Calvície feminina - A causa

A causa mais comum da calvície entre os homens é genética, totalizando cerca de 99% dos casos. Já nas mulheres, a genética soma cerca de 70% dos casos, englobando outros diversos fatores. Identificar o motivo pelo qual a queda atinge os fios é fundamental para a realização de um tratamento eficaz.

Um tipo comum de perda de cabelos em mulheres, que ocorre geralmente na adolescência e logo após a puberdade, é o eflúvio telógeno, que se caracteriza por um alto percentual de fios passando ao mesmo tempo pela fase telógena (pré-queda do fio).
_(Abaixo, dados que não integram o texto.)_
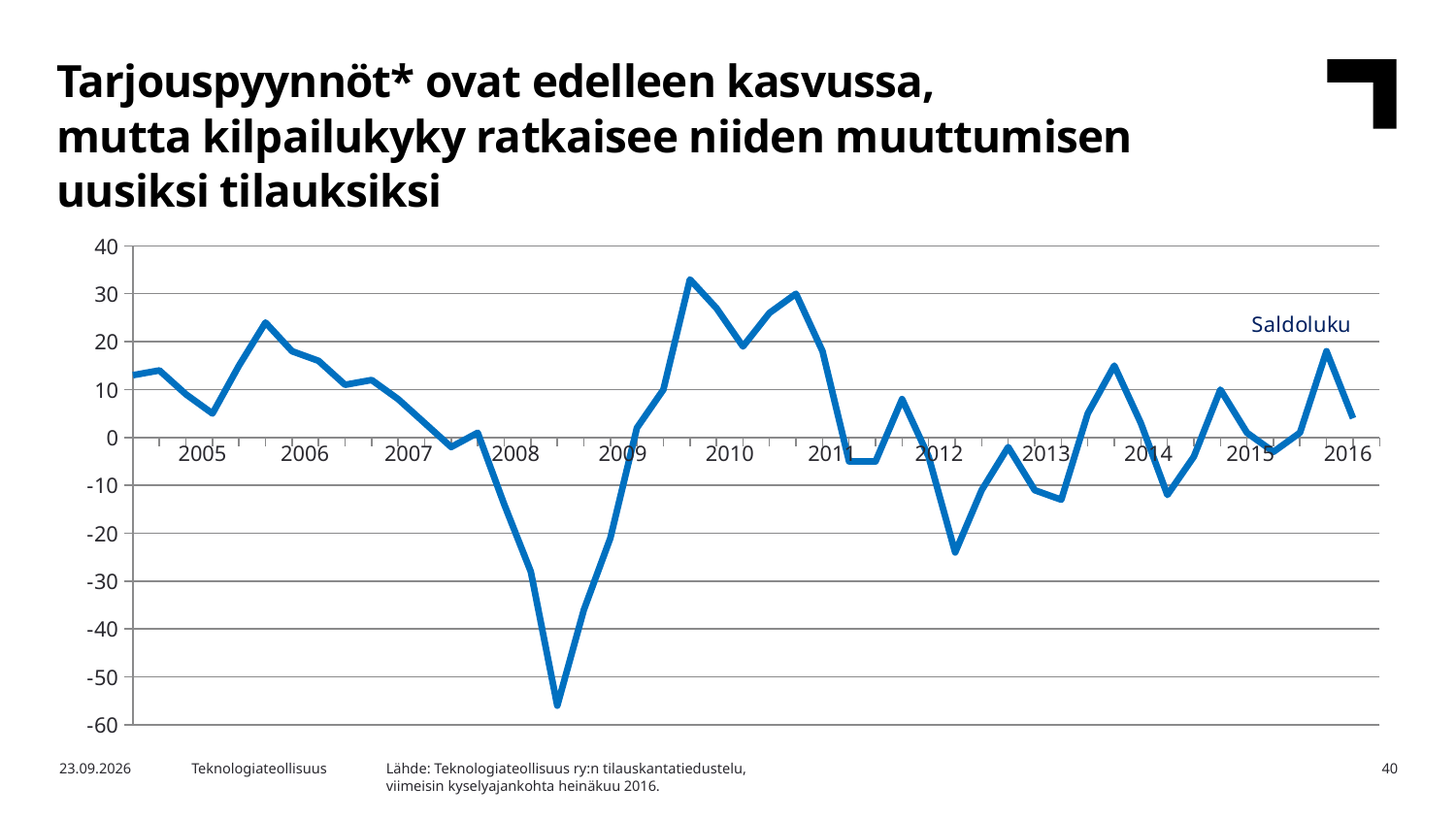
Does the line rise or fall between its 2008 low and its peak around 2009-2010? rise What is the highest value shown on the y axis? 40 Is the lowest point around 2012 greater or less than -20? less Is the value at the start of the series (2005) greater or less than 0? greater Is the lowest point of the line greater or less than -50? less Which is larger: the value at the 2008 low or the value at the 2012 low? 2012 low How many year labels are shown on the x axis? 12 What is the name of the series plotted on the chart? Saldoluku How many data series does the chart show? 1 What kind of chart is shown on the slide? line chart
Neste período, o fio fica fino e com espessura bem menor, tendo maior predisposição à queda. O eflúvio telógeno ocorre devido a diferentes fatores, dos quais os mais comuns são distúrbios hormonais, nutricionais e estresse. Normalmente, é resolvido com tratamento clínico.

As causas da calvície feminina são variadas e a maior parte dos casos é passível de tratamentos clínicos, sem necessidade de intervenção cirúrgica. Alguns casos em particular necessitam da realização do procedimento de transplante capilar. Na calvície de origem androgenética, ou seja, nos casos em que a causa é genética, provavelmente outras mulheres na árvore genealógica apresentam ou apresentaram o mesmo problema de rarefação capilar, e o único tratamento é a cirurgia de micro transplante capilar.

 A alopécia também é uma das causas da calvície feminina, podendo ser areata ou cicatricial. A alopécia areata é uma doença que se caracteriza pela perda localizada de cabelo, enquanto a alopécia cicatricial é aquela causada pela tração excessiva dos fios, bem como devido a queimaduras e cicatrizes na região do couro cabeludo. Para esses casos, recomenda-se a realização do procedimento de transplante capilar, visando a recuperação do volume e da densidade dos fios.  

Os níveis hormonais interferem diretamente na “qualidade” dos fios. Qualquer alteração pode ocasionar desequilíbrio no couro cabeludo, resultando em queda. A alopécia feminina difusa se caracteriza pela diminuição de cabelos nas regiões fronto-parietais, geralmente ocasionadas por distúrbios hormonais como o aumento de progesterona, por exemplo. Os medicamentos utilizados para estabilizar estes casos devem ser monitorados pelo médico dermatologista e seu uso é prolongado e contínuo. Quando utilizados de maneira correta, seguindo as recomendações do médico dermatologista, apresentam resultados satisfatórios entre três e seis meses após o início do tratamento clínico.